Spatial questions about scenes:
..............................
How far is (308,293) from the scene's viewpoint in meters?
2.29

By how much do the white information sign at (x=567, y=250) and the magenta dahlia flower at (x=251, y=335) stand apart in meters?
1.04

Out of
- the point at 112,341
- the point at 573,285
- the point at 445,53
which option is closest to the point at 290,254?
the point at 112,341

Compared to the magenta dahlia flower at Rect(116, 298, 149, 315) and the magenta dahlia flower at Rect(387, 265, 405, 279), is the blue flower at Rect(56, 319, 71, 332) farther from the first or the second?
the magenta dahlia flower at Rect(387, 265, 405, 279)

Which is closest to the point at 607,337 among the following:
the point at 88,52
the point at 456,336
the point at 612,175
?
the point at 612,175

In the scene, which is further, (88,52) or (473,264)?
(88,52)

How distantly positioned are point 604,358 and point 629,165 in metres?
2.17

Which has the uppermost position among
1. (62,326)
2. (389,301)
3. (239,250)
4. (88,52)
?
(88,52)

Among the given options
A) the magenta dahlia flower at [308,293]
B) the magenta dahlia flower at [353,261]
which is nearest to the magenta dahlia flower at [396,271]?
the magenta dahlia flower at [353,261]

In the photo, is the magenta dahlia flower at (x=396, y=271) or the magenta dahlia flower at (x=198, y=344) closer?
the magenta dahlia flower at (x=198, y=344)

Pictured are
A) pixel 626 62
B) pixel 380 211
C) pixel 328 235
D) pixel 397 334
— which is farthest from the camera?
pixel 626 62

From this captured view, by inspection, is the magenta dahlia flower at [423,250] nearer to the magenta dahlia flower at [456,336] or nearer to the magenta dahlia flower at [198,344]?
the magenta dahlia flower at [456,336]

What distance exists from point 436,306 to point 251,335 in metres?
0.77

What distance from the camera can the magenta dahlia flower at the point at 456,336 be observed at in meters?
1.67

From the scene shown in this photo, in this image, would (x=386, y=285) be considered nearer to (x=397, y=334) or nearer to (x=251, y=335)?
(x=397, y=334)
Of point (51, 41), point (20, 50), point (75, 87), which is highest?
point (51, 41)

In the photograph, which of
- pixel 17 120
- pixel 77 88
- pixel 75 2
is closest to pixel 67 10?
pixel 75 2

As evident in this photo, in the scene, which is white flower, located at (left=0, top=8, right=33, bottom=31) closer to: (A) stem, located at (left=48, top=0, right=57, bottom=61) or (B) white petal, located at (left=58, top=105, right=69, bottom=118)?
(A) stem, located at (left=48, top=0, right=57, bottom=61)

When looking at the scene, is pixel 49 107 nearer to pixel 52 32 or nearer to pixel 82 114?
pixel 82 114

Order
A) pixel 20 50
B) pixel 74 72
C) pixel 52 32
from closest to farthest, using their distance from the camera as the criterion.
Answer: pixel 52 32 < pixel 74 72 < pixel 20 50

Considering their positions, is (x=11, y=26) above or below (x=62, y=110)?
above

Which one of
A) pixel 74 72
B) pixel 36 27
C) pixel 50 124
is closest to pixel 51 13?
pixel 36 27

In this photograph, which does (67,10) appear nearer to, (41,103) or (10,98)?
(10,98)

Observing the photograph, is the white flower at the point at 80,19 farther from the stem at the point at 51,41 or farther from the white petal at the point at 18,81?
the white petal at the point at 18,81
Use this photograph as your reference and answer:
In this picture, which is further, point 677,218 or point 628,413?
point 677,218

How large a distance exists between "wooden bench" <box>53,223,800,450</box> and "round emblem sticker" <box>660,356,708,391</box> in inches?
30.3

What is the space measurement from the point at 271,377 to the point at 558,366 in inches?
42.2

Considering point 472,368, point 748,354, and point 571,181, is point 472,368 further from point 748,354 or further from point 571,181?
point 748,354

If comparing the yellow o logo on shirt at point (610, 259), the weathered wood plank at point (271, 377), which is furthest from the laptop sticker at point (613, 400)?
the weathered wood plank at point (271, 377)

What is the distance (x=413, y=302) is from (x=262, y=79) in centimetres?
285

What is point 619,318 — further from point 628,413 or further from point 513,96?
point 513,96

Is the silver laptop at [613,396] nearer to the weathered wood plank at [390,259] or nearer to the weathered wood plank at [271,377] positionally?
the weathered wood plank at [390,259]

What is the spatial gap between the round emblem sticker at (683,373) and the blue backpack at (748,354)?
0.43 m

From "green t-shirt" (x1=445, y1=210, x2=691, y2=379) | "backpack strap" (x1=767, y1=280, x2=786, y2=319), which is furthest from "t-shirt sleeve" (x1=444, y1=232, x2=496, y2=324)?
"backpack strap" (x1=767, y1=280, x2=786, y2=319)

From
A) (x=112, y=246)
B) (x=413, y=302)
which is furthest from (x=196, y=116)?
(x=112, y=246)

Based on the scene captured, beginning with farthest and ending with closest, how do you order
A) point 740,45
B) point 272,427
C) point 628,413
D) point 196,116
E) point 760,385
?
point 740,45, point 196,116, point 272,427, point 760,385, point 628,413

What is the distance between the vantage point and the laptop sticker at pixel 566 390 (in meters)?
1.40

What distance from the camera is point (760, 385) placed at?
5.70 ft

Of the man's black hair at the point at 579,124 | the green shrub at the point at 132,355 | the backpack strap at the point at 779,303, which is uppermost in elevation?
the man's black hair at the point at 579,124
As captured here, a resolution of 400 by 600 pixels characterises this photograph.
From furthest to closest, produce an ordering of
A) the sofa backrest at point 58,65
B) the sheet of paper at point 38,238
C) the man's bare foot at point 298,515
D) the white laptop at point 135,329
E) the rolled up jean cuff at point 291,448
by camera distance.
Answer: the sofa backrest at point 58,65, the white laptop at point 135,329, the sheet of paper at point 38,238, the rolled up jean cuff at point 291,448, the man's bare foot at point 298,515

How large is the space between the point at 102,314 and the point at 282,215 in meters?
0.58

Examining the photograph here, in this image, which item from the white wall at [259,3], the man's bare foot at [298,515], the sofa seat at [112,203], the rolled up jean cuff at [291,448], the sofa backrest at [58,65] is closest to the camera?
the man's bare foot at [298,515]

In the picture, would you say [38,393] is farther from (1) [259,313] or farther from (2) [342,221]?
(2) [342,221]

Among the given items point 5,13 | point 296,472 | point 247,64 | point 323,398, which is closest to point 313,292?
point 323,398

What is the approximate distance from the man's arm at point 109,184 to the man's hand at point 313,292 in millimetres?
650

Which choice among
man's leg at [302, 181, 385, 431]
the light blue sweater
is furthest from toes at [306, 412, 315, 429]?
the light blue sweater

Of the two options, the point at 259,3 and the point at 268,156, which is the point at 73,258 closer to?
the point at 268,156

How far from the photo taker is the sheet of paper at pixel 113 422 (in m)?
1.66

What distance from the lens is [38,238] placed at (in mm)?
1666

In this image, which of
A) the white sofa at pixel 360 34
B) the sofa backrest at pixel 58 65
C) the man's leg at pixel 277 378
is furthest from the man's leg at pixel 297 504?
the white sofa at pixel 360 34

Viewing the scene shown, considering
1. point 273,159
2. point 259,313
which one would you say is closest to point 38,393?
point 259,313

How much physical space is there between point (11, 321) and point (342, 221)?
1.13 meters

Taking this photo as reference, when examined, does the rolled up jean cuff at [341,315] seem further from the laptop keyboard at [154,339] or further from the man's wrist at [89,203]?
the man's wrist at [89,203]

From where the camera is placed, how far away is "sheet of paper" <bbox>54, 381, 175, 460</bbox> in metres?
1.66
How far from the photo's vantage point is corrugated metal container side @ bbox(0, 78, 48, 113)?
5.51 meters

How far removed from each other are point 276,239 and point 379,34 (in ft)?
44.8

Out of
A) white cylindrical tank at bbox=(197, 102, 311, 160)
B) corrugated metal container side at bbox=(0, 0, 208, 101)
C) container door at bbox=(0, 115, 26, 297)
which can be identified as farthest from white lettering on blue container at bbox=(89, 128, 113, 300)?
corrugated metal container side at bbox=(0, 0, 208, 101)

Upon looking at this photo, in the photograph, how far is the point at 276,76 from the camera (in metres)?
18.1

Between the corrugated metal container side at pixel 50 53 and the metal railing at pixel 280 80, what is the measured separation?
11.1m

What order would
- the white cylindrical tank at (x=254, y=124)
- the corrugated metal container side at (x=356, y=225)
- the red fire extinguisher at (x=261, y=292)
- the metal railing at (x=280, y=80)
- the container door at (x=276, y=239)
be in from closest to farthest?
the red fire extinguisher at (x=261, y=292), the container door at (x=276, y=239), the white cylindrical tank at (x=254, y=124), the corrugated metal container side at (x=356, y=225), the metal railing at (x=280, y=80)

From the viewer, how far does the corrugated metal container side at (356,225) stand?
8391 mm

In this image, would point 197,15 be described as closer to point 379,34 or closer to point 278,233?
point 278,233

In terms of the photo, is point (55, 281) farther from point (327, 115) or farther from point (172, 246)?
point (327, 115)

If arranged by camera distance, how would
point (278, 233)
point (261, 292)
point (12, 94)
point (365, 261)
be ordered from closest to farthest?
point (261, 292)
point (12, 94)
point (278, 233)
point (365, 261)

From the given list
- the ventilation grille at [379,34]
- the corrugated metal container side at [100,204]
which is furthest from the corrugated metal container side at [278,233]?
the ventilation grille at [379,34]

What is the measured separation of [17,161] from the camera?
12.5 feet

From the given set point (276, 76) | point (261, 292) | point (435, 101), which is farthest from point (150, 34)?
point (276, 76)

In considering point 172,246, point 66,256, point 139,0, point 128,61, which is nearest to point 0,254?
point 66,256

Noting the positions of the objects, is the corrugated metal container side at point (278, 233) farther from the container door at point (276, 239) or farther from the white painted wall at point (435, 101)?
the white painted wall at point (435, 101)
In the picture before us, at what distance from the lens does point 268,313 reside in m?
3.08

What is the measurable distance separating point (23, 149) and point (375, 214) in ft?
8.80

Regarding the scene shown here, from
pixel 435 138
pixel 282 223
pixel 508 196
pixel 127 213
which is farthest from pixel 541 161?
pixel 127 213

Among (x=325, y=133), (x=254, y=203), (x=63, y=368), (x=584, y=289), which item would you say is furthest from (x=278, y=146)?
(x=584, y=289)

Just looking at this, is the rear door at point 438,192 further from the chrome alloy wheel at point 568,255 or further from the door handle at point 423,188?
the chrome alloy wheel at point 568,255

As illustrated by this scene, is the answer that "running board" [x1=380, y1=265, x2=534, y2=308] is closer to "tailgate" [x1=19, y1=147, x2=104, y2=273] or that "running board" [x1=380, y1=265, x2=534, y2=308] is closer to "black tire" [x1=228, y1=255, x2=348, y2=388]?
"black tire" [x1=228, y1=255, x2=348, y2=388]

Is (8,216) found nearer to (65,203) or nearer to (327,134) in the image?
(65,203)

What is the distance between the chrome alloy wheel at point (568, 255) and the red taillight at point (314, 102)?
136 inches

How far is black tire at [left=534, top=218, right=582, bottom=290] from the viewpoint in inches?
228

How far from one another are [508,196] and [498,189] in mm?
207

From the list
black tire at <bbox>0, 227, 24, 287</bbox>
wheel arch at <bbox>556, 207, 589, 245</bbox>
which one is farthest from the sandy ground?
..............................
Work to complete:
Rewrite the material from the line containing "What is the distance between the chrome" through the end of the material, inclusive, changing "sandy ground" to "dirt road" and leaving all other wording unchanged.

Full response:
What is the distance between the chrome alloy wheel at point (568, 255) and the red taillight at point (314, 102)?
136 inches

How far is black tire at [left=534, top=218, right=582, bottom=290] from the viewpoint in inches?
228

How far from one another are [508,196] and [498,189] in mm?
207

From the list
black tire at <bbox>0, 227, 24, 287</bbox>
wheel arch at <bbox>556, 207, 589, 245</bbox>
which one is farthest from the dirt road?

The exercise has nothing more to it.